Karen, Bronwyn, Connor and Piper

Identified before we could respond
(08/20/2008) Mystery caterpillar id’d
Hi Bugman,
After we emailed you this morning, we ended up finding our caterpillar, I think. Pearly Wood-Nymph ( Eudryas unio ) Here’s the mature moth: Thanks,
Karen, Connor, Bronwyn and Piper

Dear Karen, Connor, Bronwyn and Piper,
You have done an excellent job of identifying your Pearly Wood Nymph Caterpillar. We are very pleased to see that some of our readership actually continues to search for their answers after clicking the “Ask WTB?” link on our site. We would not discount the possibility of this caterpillar being another member of the same genus though, as evidenced by images on BugGuide.

Please help !
Hi there.
I have been looking at picture of bugs and flies all over the internet for hours and I can’t seem to find anything that looks like the one I found, (see attached) I found it on my living room window in Munster Germany (Mid August). it was about 15 mm in length, with a red-ish colour. I was wondering if you could help identify it for me as I have small children and am worried that they might bite. Thank you.
Mrs Dwyer, Munster, Germany

Hi Mrs Dwyer,
Despite its name and appearance, the Scorpionfly is perfectly harmless.
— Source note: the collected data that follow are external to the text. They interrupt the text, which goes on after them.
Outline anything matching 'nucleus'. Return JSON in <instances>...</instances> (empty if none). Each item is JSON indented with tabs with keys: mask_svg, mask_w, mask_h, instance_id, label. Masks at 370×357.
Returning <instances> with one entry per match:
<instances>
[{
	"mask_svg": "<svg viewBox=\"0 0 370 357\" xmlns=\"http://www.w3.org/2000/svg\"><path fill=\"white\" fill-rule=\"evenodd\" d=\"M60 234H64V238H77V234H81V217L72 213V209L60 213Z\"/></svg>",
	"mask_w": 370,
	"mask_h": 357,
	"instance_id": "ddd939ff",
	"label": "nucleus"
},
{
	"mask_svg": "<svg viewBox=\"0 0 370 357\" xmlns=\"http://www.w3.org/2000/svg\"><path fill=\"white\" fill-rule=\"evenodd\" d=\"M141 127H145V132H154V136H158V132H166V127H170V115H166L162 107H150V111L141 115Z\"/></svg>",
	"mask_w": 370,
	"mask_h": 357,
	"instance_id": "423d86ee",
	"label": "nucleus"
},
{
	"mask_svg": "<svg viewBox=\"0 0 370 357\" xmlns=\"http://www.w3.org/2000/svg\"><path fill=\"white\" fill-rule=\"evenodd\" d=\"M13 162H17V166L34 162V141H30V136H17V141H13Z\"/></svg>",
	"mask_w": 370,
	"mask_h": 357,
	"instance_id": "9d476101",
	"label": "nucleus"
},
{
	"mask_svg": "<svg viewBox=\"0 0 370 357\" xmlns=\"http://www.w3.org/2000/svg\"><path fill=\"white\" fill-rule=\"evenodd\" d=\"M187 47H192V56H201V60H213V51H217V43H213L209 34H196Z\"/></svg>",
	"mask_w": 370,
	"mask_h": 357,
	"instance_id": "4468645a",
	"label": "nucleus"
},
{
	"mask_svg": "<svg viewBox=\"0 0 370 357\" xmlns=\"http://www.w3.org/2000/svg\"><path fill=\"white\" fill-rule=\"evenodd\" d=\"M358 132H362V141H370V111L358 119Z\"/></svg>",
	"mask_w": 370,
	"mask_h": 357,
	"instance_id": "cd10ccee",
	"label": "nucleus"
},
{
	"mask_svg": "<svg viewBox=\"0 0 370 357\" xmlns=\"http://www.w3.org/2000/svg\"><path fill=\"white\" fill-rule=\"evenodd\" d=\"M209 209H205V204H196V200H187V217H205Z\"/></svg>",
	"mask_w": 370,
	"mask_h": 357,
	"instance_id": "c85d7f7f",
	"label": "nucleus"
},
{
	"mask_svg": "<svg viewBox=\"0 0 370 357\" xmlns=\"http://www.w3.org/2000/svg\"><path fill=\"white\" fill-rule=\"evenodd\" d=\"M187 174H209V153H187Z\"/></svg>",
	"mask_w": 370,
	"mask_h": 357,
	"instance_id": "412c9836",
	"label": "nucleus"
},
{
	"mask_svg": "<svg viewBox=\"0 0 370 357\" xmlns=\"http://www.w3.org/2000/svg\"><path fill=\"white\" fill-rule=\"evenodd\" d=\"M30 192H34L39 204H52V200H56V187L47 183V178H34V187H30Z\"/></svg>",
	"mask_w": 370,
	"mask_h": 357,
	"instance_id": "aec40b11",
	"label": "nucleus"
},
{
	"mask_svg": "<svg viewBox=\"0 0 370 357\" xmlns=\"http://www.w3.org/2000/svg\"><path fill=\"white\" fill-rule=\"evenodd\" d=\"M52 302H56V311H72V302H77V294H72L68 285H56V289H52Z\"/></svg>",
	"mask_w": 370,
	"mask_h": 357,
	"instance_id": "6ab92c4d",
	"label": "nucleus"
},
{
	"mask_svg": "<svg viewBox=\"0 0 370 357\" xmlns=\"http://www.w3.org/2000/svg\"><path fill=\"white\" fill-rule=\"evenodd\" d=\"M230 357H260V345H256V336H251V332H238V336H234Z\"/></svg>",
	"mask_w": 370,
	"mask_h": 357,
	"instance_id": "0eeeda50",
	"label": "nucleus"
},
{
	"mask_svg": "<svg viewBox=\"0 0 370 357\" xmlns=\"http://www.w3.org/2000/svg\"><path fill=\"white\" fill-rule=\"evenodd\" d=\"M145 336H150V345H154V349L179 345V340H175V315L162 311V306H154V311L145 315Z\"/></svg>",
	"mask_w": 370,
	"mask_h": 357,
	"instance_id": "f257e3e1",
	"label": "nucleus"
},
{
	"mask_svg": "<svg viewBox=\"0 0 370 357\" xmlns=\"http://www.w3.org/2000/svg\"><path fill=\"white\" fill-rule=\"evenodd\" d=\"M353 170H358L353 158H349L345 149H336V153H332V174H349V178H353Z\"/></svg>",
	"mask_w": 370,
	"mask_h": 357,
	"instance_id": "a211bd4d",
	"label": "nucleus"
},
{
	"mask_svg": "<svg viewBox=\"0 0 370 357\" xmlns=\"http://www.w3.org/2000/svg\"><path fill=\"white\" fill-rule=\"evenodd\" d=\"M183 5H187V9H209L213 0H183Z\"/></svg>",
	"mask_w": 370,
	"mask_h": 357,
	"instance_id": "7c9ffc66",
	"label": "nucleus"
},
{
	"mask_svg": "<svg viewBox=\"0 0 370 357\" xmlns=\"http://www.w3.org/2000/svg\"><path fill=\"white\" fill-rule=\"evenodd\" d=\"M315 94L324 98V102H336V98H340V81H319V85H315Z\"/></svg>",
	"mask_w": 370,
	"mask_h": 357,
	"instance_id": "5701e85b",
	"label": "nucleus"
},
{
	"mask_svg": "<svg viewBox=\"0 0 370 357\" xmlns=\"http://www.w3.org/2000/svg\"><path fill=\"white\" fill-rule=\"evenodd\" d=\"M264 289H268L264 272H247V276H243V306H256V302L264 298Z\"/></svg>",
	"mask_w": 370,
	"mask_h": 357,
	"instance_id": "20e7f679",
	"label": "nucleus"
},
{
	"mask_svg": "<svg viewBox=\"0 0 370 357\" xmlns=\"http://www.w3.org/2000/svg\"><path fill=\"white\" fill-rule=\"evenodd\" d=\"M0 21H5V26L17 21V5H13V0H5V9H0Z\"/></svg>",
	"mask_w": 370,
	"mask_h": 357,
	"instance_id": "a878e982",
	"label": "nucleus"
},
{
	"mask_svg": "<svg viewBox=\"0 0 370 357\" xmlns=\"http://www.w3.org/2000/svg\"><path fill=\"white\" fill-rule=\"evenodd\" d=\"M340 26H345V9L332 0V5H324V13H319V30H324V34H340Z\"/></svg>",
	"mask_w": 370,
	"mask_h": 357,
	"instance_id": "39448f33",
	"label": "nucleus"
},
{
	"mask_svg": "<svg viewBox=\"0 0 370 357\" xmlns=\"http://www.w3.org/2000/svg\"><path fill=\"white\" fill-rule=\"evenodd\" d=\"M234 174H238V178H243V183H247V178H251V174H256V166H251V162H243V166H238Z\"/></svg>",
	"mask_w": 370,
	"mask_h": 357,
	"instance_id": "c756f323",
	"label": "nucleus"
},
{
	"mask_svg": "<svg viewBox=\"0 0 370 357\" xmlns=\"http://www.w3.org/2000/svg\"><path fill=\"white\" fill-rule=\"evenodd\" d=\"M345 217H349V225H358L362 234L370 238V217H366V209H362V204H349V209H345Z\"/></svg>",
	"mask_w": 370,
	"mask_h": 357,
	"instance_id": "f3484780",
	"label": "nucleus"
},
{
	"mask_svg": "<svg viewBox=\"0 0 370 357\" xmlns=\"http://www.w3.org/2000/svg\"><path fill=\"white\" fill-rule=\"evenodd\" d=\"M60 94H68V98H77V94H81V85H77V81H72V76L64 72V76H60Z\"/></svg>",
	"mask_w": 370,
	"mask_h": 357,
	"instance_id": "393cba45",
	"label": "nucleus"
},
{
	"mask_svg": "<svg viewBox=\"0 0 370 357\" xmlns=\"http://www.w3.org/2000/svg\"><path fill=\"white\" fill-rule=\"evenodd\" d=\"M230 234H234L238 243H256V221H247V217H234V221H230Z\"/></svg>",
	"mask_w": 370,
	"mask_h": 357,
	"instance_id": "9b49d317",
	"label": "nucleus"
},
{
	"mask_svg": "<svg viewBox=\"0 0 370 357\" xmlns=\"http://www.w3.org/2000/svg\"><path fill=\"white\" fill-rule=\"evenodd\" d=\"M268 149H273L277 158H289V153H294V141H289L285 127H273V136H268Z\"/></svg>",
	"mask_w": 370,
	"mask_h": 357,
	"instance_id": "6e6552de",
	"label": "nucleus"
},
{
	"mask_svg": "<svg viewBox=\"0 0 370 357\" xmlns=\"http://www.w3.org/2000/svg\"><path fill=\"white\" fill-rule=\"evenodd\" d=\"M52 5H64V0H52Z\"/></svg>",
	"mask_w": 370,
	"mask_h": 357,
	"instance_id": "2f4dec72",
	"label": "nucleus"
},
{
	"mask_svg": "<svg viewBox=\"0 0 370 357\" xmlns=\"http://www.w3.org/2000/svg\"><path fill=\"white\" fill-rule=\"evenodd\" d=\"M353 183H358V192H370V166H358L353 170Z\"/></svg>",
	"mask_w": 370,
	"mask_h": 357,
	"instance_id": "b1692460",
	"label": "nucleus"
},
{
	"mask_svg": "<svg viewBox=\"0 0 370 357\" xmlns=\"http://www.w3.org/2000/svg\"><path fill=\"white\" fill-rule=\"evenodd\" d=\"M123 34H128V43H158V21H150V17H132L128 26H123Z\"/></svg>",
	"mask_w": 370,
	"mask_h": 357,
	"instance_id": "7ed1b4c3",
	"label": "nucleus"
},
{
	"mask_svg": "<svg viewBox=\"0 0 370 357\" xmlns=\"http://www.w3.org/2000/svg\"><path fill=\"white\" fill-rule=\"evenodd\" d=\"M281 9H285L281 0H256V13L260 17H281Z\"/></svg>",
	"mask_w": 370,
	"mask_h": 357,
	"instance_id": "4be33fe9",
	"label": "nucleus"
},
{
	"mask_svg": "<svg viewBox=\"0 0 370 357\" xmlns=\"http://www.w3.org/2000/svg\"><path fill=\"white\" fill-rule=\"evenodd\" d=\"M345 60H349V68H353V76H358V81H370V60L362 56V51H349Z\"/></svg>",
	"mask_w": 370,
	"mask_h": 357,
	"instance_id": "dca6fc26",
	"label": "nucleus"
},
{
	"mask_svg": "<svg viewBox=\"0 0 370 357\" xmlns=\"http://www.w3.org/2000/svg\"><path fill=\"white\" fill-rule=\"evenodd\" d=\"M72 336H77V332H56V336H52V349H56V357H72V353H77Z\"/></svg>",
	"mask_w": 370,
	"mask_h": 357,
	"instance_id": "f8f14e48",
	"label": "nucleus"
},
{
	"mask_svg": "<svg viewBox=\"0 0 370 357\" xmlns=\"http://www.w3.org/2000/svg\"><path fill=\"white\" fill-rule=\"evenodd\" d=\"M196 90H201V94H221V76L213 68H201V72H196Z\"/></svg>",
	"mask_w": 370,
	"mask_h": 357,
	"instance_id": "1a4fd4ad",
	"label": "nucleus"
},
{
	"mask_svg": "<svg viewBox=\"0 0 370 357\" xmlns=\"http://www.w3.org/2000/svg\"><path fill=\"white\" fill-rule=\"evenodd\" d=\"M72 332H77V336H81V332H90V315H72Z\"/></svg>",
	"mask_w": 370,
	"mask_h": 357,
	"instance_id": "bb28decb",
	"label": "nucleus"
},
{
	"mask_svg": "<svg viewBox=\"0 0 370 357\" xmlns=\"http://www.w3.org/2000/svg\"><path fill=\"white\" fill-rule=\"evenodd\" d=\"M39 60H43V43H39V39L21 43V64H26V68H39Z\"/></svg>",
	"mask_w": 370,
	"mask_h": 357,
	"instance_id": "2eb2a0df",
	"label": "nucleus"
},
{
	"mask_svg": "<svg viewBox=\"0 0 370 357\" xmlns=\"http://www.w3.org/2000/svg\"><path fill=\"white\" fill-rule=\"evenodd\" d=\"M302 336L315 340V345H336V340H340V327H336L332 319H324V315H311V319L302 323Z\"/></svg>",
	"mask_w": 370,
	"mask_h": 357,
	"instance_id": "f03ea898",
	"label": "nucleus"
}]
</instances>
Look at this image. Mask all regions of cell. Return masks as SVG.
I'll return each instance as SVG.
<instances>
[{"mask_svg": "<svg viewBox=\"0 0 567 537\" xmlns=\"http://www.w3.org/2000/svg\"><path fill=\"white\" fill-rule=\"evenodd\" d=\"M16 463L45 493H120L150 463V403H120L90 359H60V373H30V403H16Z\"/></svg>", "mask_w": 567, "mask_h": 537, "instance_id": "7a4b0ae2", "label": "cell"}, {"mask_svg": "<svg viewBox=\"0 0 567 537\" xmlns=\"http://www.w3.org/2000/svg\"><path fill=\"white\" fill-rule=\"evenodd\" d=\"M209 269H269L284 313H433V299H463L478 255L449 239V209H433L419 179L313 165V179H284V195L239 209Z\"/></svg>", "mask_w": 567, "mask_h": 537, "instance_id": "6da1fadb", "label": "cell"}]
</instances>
bandwing dragonlet-dragonfly species not on your site Hialeah Florida
I took this photo in my yard yesterday (Aug. 19, 2008) the same time as the bee fly picture. I thought you already had a picture of this dragonfly on your site, but after I checked today, I didn’t see it. I googled for ‘Dragonfly species Florida’ and I’ve tentatively ID’ed it as a Band-Winged Dragonlet going by the one I found here- (that photo isn’t as clear as mine, but I do think it’s the same species).
Marian Mendez

Female Bandwing Dragonlet
(08/20/2008) fem.banded dragonlet- Hialeah Fla.
I hadn’t intended to send another email today (Aug 20, 2008), but I snapped this dragonfly in pretty much the same place in my yard as the male Banded Dragonlet I sent you earlier today and I *think* it’s the female Banded Dragonlet. The coloring is lighter than some I’d seen, but possibly it’s a young one? The possibility of adding a pair to your site was irresistable. I love dragonflies. Considering the limitations of my camera, I was astounded that I got such a good closeup of her monkey-like face, so I’m sending 2 pics. Marian Mendez

Hi again Marian,
BugGuide has numerous photos of the Bandwing Dragonlet, Erythrodiplax umbrata, and we agree with your identification. Interestingly, though BugGuide lists it as neotropical and ranging to Southern Florida and Texas, they do have a report from Ohio.